The Algorithm
This time, we did invent the algorithm!
You don't have to understand this to be able to geohash.
- Strings of the current date (in yyyy-mm-dd format, which should be the only date format you use anyway) and the daily opening price of the Dow Jones Industrial Average (as quoted at finance.google.com) are concatenated, with a hyphen separating the two.
- West of -30° longitude: If there is no opening price for the Dow on the desired day, the opening price from the previous, or most recent trading day is used instead. So Saturday and Sunday both use Friday's opening price.
- East of -30° longitude: Same as west, except the Dow's opening price for the previous, or most recent trading day is used, even if a new one becomes available later in the day in your time zone.
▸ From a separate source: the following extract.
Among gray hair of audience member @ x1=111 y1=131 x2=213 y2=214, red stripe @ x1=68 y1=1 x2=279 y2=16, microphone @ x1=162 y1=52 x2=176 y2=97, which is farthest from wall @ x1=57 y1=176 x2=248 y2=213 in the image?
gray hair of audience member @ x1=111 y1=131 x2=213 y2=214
That is, Thursday uses Wednesday's open, Friday uses Thursday's open, and Saturday through Monday all use Friday's opening price. (see 30W Time Zone Rule)
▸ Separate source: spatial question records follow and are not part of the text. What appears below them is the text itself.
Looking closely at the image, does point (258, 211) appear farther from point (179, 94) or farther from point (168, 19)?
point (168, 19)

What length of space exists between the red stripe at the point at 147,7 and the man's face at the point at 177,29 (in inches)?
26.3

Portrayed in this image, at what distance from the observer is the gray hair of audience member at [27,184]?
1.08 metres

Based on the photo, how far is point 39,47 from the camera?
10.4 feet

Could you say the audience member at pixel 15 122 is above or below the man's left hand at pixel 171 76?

- When there's a Dow holiday, the most recent trading day's opening price is used.
- The resulting string is then fed through the well-documented MD5 cryptographic algorithm to generate a pseudo-random (yet easily verifiable) "hash" of 32 hexadecimal digits.
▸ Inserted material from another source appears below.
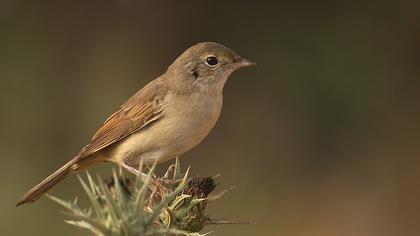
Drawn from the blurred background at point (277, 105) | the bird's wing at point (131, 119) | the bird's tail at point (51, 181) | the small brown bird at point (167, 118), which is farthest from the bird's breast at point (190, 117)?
the blurred background at point (277, 105)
- The "hash" is then split into two halves of 16 hexadecimal digits each.
- Each half of the "hash" is prepended with a decimal point (so as to represent a hexadecimal fraction) and is converted to a base-10 fraction.
- The resulting decimal fractions are appended to the integral (lat,lon) values of any given graticule to produce that graticule's geohash target for the day.
Contents
Specification
This is a more precise specification for anyone attempting to implement the algorithm.
The process to calculate the geohash coordinates for a given date "GD" and graticule "[Lat,Lon]" is as follows.
Note: A graticule consists of an integer latitude (in the range -90 to -0, and +0 to +90) and longitude (in the range -179 to -0 and +0 to +179). [-0,5] and [0,5] are separate graticules with different geohashes, for example.
- Determine the applicable Dow Jones opening date "DJOD" : (see 30W Time Zone Rule)
- If the longitude is between -179 and -30 inclusive, use the latest date up to and including GD on which a Dow Jones opening price has been or will be published. (On weekends and Dow holidays, DJOD will be earlier than GD.)
- Otherwise (if the longitude is between -29 and +179 inclusive), use the latest date up to and including one day before GD on which a Dow Jones opening price has been or will be published. (DJOD will always be at least one day earlier than GD.)
- Obtain the opening price of the Dow Jones Industrial Average for the DJOD. This is usually available from 9.30 am New York time, and published to two decimal places.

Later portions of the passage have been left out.